Recensione del misuratore di energia elettrica RCE PM600

Con il passare degli anni abbiamo collezionato tanti dispositivi elettronici. Tablet, smartphone, ebook reader, orologi, speaker e altro che vanno collegati alla rete elettrica oppure ricaricati.

Inoltre in casa abbiamo frigorifero, congelatore, lavatrice, lavastoviglie, TV, frullatore, aspirapolvere e tanti altri elementi che consumano corrente elettrica. La somma di tutti porta a pagare bollette anche salate.

Quando questo avviene dobbiamo scoprire dove tagliare e come. Per scoprirlo basta un accessorio: il misuratore di consumo dell’energia elettrica, come il modello RCE PM600 di cui vi parlo oggi. Questo accessorio consente di vedere quanto consuma una determinata cosa, o più cose, collegate alla rete elettrica.

Nella confezione del RCE PM600 c’è un libretto di istruzioni in italiano, un po’ scarno, e il dispositivo.

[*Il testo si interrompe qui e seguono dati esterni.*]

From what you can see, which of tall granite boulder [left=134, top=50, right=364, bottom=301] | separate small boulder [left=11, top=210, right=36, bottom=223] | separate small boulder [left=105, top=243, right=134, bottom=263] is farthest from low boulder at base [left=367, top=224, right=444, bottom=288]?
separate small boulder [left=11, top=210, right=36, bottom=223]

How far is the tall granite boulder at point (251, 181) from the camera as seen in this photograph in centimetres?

Questi misura 136 x 65 x 52 mm e pesa 152 grammi. Lo schermo di cui è formato è grande 50 x 42 mm ed è in bianco e nero con tecnologia LCD.

Per utilizzarlo basta inserire la spina che andrebbe nella presa della corrente nel RCE PM600, per poi inserire questa sorta di filtro nella presa della corrente. Il RCE PM600 è autoalimentato, quindi, non dovrete accenderlo o ricaricarlo.

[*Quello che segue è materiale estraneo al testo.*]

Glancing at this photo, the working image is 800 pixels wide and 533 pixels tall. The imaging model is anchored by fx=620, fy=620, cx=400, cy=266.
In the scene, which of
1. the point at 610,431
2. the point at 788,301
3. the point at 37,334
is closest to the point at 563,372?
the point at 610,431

Una volta inserito nella corrente vi offre tre tipi di dati: gli ampere, i watt consumati e la tensione della corrente. Come saprete la bolletta elettrica si calcola con i kWh consumati in un mese. Ogni kWh sono 1000 watt consumati nell’arco di 1 ora. La fornitura media di un privato è di solito 3 kWh. Vale a dire che ogni ora potrete consumare al massimo 3.000 watt poi di solito il contatore si disattiva da solo per evitare sovraccarichi. Ogni kWh costa in media 16 centesimi di euro.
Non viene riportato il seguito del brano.